In re the Marriage of Medlyn

WOLLHEIM, J.

The parties’ 26-year marriage was dissolved in 1993. In doing so, they entered into a stipulated agreement that required husband to pay spousal support for eight years. In 2001, wife moved to modify husband’s support obligation due to a substantial and unanticipated change in circumstances. The trial court granted wife’s motion. Husband appeals and, on de novo review, ORS 19.415(3) (2001),1 we affirm.

At the time of the dissolution in 1993, wife suffered from a back injury that she had sustained in a 1978 automobile accident. During the dissolution proceeding, she requested temporary spousal support. Wife was not working at the time and had no other source of income. She argued that her potential income was limited because of her back injury. Additionally, wife argued that she could not work while husband argued that wife could work. The parties entered into a stipulated spousal support settlement. That settlement was incorporated into the dissolution judgment and required husband to pay spousal support to wife for eight years, beginning at the rate of $800 per month and decreasing every two years. The dissolution judgment provided that husband was to make his final payment in April 2001.

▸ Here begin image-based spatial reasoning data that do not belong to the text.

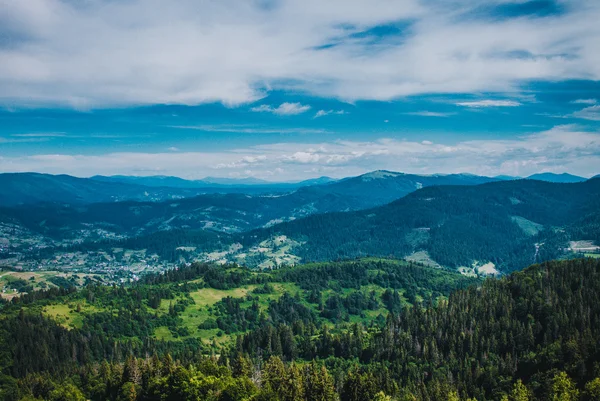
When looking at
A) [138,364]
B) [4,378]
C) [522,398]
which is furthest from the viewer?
[4,378]

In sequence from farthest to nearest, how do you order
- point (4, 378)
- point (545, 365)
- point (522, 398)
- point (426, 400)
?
point (4, 378)
point (545, 365)
point (426, 400)
point (522, 398)

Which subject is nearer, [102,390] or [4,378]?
[102,390]

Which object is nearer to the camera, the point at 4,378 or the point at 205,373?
the point at 205,373

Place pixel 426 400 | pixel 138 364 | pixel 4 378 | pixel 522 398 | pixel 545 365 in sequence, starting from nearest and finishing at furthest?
pixel 522 398
pixel 426 400
pixel 138 364
pixel 545 365
pixel 4 378

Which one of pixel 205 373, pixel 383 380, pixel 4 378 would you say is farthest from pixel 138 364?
pixel 383 380

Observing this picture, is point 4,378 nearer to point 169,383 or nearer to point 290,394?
point 169,383

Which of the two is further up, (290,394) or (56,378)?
(290,394)

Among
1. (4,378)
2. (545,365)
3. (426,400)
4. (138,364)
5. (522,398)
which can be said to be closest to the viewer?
(522,398)

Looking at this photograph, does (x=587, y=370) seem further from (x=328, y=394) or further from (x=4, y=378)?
(x=4, y=378)

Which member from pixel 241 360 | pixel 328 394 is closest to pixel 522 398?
pixel 328 394
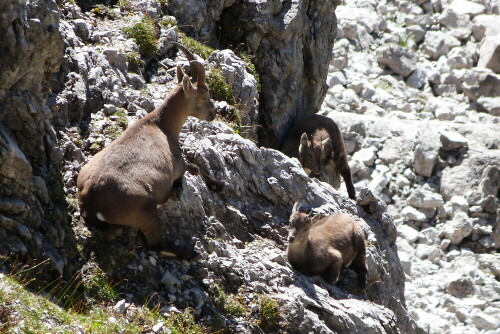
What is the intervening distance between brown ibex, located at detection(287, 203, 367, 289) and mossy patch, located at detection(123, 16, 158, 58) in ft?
13.2

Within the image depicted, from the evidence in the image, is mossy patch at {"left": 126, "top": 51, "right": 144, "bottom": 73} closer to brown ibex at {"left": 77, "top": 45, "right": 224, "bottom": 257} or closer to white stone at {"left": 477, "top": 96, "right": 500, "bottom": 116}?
brown ibex at {"left": 77, "top": 45, "right": 224, "bottom": 257}

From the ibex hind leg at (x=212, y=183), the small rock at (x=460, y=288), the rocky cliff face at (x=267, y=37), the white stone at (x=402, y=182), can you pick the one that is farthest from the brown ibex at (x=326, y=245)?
the white stone at (x=402, y=182)

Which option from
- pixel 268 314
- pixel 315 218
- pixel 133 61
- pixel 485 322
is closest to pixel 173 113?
pixel 315 218

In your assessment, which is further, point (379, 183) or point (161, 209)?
point (379, 183)

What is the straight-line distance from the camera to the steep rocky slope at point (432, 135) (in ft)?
70.3

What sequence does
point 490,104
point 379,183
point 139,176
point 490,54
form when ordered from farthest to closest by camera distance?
point 490,54, point 490,104, point 379,183, point 139,176

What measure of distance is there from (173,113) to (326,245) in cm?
315

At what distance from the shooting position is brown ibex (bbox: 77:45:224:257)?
330 inches

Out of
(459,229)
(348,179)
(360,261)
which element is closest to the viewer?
(360,261)

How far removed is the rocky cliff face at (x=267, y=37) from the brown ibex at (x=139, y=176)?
560cm

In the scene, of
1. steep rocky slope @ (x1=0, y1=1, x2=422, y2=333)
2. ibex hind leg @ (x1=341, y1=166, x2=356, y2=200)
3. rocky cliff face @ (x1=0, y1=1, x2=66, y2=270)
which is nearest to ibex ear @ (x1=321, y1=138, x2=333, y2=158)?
ibex hind leg @ (x1=341, y1=166, x2=356, y2=200)

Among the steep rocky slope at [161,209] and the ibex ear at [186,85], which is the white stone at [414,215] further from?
the ibex ear at [186,85]

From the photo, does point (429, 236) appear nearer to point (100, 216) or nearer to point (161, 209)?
point (161, 209)

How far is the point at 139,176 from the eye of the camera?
8719 millimetres
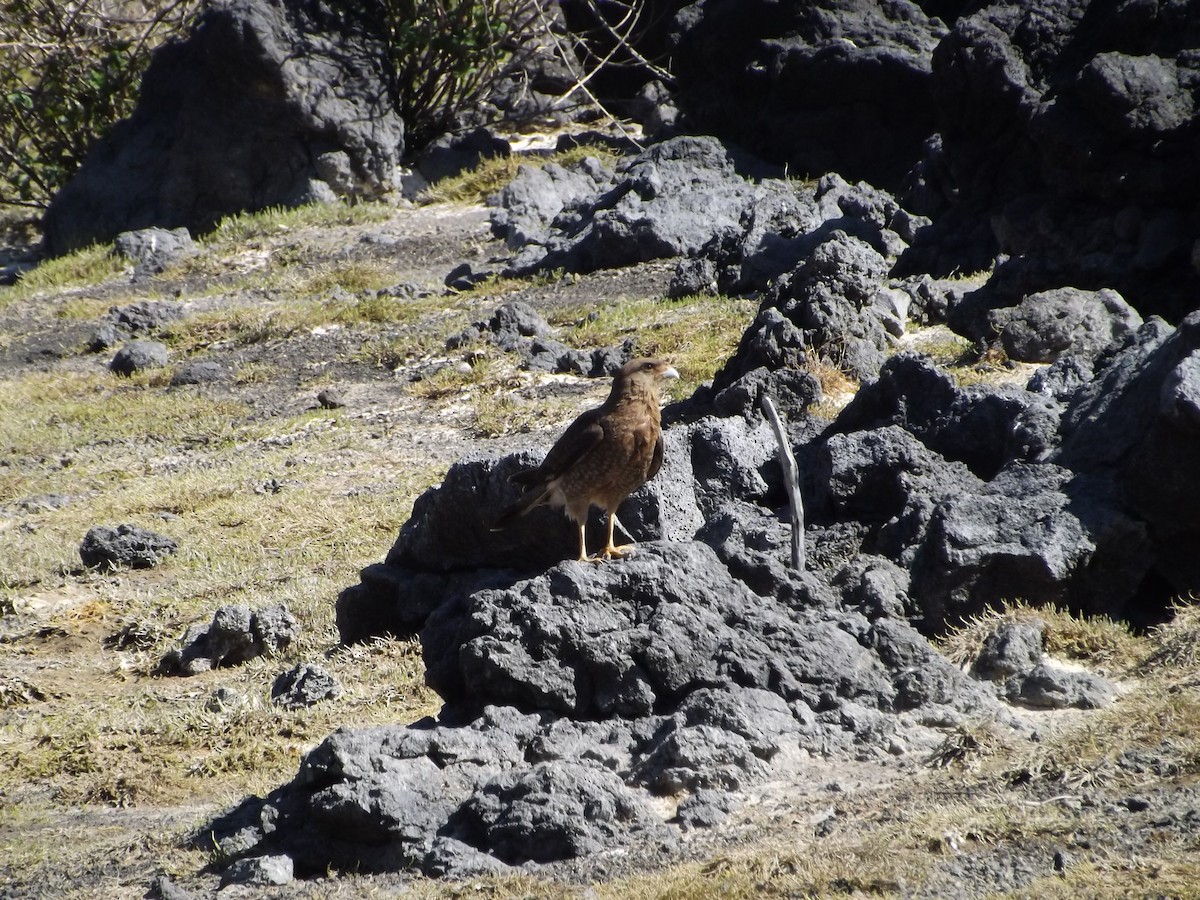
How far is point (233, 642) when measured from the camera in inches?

After the 1993 dissolution, husband became unemployed and, because of that change in circumstances, sought modification of the judgment to reduce his spousal support obligation. Husband’s support payments were lowered, but the eight-year duration of the payments was unaffected.2

Sometime between 1997 and 2000, wife suffered spinal fractures. In 2000, wife’s doctors determined that she should not work and the Social Security Administration (SSA) determined that she was totally disabled. In 2001, wife moved for modification of the dissolution judgment to provide for permanent spousal support at the rate of $1,300 per *92month. In support of that motion, wife stated that, since the modification of husband’s support obligation in 1994, “there have been substantial changes in my financial circumstances and abilities.” Specifically, wife stated:

“At the time the original decree was entered and at the time of the modification of the decree, I had degenerative back problems but was not restricted from employment. In both March and September of2000,1 had two episodes where my back broke because of activity.”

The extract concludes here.